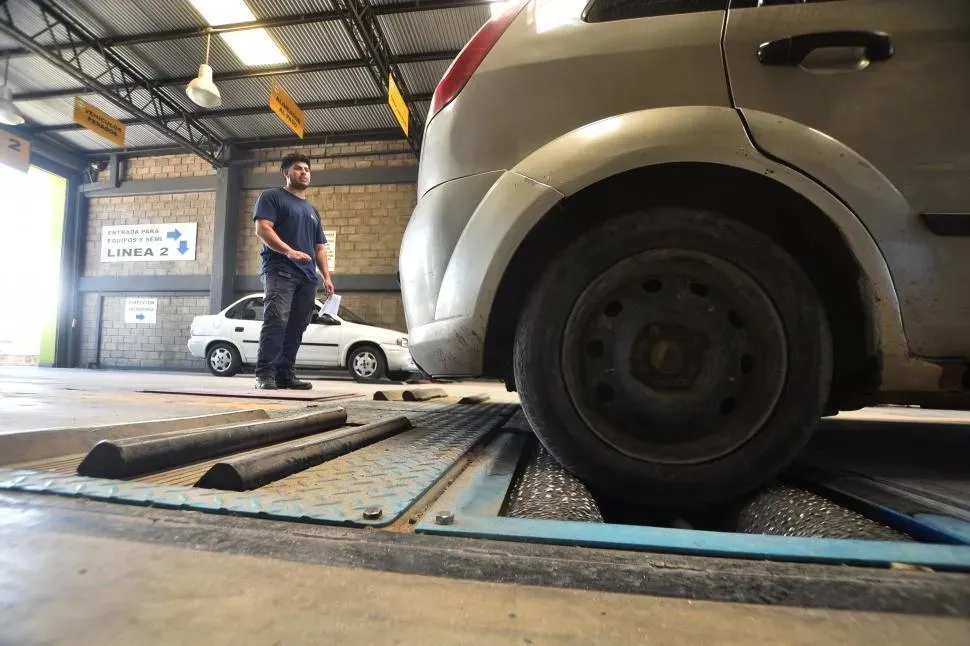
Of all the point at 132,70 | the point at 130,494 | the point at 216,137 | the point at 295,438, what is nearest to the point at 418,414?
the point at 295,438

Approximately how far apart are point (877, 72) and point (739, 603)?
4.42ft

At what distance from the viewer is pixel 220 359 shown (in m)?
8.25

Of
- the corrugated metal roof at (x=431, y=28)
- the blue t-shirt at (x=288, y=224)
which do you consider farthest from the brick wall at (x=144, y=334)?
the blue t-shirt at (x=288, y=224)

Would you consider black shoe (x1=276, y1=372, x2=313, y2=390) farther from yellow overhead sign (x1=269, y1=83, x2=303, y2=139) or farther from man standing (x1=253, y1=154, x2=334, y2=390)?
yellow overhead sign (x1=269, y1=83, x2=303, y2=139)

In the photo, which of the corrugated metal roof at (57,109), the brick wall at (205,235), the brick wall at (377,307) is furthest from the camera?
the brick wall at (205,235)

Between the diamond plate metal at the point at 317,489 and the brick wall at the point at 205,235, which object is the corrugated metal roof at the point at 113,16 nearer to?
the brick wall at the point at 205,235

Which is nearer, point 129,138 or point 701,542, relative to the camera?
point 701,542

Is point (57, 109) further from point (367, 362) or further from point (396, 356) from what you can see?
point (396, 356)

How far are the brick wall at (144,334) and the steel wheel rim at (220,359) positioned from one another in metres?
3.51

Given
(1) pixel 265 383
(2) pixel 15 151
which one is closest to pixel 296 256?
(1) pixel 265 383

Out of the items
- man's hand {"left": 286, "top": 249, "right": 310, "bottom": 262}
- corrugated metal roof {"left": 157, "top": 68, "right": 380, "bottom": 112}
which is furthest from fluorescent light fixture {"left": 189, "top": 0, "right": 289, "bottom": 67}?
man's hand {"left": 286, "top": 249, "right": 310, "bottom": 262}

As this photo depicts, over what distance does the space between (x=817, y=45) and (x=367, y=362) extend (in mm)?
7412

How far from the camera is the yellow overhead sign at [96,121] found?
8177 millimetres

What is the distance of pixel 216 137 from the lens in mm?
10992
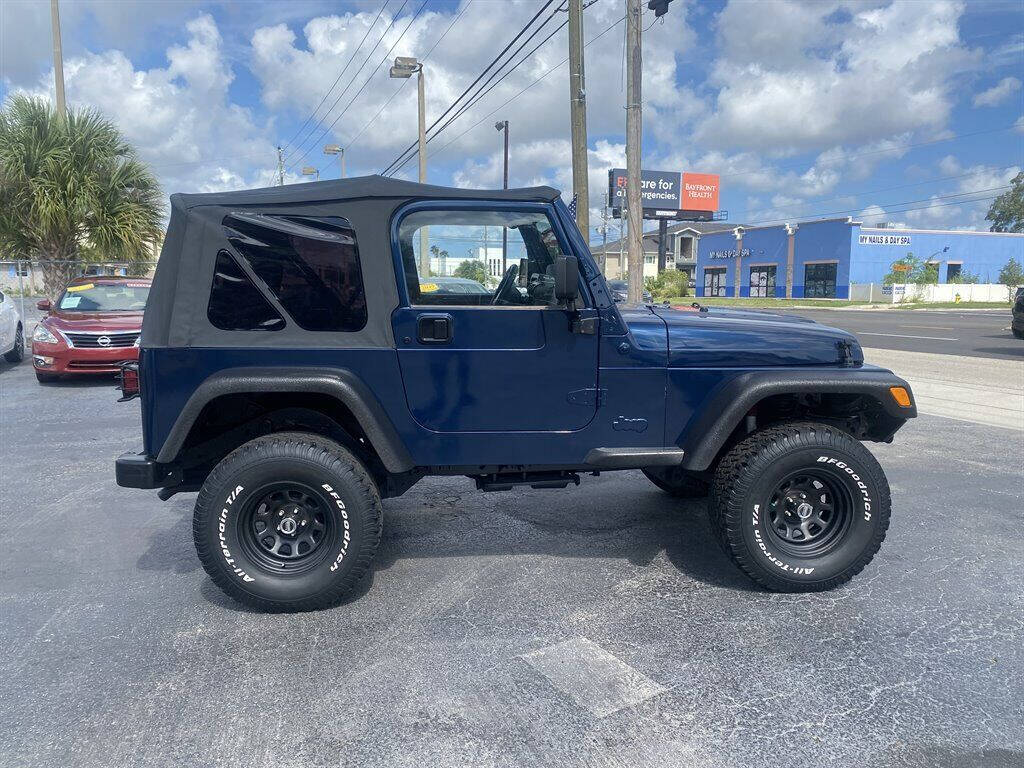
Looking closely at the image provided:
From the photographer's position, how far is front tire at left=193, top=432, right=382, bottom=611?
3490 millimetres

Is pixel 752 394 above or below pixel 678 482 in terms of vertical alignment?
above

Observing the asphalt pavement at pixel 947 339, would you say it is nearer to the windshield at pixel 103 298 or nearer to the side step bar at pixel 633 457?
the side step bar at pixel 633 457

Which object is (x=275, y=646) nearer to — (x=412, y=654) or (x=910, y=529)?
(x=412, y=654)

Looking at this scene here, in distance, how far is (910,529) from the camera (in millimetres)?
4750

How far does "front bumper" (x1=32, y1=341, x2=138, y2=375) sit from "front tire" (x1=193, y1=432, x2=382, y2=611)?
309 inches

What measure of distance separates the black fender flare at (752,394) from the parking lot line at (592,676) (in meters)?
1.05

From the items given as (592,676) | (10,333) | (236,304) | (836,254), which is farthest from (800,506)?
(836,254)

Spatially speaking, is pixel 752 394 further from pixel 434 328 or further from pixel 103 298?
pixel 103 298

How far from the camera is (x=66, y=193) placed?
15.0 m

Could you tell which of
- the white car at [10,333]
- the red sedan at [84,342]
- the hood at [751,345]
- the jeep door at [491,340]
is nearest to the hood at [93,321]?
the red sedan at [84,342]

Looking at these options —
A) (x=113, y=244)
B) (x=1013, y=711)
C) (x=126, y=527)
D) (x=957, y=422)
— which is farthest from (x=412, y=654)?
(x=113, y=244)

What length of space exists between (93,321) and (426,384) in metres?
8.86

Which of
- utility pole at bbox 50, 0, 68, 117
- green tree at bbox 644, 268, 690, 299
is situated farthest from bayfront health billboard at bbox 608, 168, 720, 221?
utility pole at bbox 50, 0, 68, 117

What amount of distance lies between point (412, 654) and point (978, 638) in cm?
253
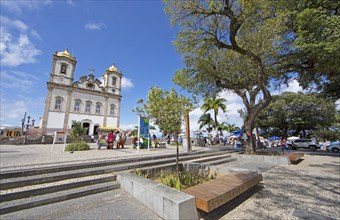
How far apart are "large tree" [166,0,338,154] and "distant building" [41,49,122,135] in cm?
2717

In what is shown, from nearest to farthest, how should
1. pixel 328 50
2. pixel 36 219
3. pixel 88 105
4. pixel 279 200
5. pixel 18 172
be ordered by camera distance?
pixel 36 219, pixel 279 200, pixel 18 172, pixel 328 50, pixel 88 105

**********

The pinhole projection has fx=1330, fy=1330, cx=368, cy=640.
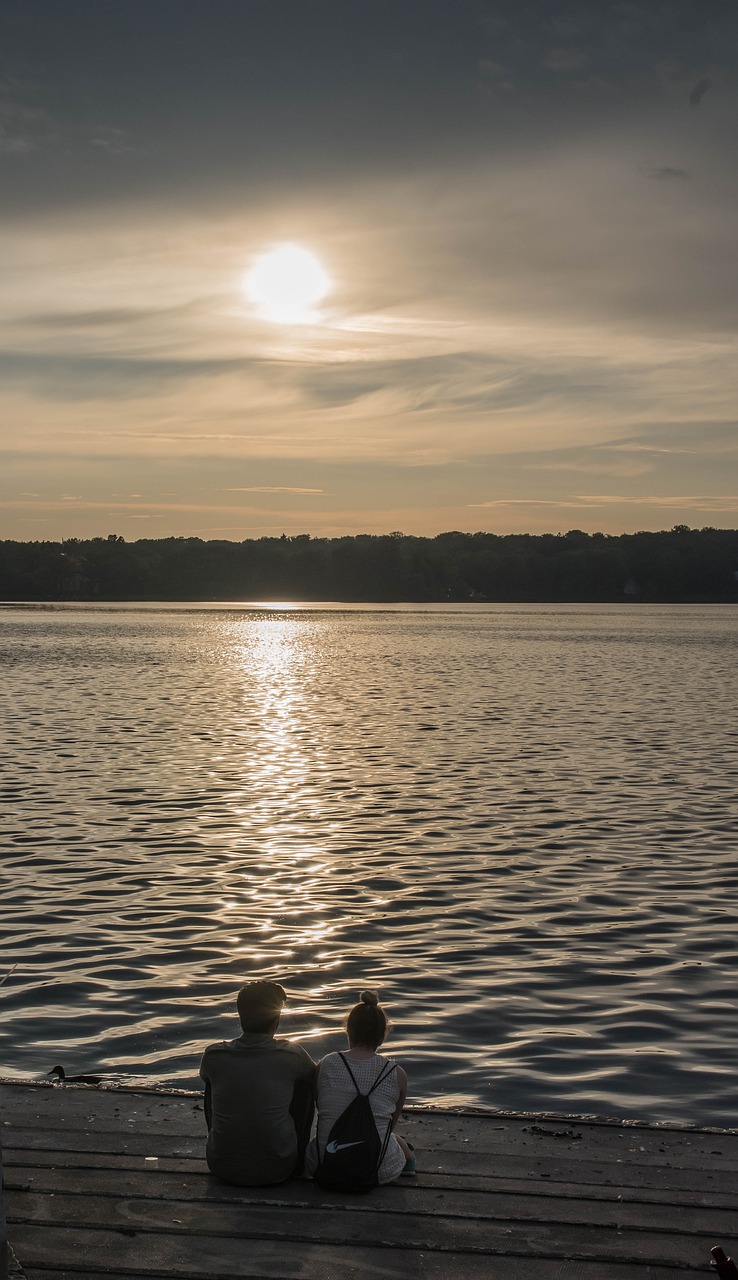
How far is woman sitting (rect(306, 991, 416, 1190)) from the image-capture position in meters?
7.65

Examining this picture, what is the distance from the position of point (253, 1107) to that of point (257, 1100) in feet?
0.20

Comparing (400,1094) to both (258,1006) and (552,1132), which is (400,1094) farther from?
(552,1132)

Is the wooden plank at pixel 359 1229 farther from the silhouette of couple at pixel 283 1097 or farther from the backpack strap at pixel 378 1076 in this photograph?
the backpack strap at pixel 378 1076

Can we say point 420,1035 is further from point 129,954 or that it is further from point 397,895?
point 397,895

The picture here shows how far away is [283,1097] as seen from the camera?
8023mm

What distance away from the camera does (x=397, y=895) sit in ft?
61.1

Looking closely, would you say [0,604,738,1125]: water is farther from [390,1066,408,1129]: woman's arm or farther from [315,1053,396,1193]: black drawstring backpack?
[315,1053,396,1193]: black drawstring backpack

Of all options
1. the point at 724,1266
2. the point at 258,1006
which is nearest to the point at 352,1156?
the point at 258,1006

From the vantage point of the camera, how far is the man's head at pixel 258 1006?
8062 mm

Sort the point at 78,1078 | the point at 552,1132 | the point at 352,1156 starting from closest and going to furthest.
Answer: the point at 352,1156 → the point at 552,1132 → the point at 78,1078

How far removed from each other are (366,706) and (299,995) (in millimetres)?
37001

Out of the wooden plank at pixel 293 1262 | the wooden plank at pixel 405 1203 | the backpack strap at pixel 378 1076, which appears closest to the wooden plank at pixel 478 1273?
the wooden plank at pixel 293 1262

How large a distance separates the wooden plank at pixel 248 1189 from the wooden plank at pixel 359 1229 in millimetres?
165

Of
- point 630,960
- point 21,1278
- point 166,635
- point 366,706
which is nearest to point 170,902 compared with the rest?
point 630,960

**********

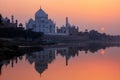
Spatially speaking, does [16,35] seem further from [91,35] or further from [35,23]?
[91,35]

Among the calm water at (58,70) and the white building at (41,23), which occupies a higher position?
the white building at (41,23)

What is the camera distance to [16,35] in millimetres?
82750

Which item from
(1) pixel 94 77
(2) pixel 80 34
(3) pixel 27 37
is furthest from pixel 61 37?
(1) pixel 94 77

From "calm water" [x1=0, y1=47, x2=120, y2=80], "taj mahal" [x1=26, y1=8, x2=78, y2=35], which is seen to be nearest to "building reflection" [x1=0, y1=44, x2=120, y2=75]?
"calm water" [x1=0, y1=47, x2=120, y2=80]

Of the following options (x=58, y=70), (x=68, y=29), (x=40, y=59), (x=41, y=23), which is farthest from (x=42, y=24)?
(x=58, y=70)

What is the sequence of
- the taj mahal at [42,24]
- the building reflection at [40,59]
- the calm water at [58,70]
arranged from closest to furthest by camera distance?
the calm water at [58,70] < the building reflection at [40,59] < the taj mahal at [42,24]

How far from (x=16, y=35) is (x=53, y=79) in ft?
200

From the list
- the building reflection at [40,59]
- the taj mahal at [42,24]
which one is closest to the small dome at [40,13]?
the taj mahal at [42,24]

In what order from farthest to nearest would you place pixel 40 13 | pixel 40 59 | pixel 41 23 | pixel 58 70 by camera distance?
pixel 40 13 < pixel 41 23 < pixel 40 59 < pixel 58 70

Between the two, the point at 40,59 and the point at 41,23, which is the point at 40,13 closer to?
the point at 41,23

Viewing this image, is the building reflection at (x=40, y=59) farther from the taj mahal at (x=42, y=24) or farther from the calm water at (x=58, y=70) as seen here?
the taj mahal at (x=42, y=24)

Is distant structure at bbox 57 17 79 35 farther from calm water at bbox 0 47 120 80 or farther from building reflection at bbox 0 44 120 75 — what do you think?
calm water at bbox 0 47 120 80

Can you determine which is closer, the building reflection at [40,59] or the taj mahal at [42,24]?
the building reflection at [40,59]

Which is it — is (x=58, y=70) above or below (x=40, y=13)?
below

**********

(SET TASK): Copy out every line above that contains the word "backpack".

(RESPONSE):
Is the wooden plank at pixel 359 1229 farther from the silhouette of couple at pixel 283 1097 or farther from the backpack strap at pixel 378 1076 in this photograph?
the backpack strap at pixel 378 1076
Looking closely, would you say [0,604,738,1125]: water is farther from [390,1066,408,1129]: woman's arm or farther from [315,1053,396,1193]: black drawstring backpack?
[315,1053,396,1193]: black drawstring backpack
Out of the wooden plank at pixel 293 1262 | the wooden plank at pixel 405 1203 | the backpack strap at pixel 378 1076, which appears closest to the wooden plank at pixel 478 1273?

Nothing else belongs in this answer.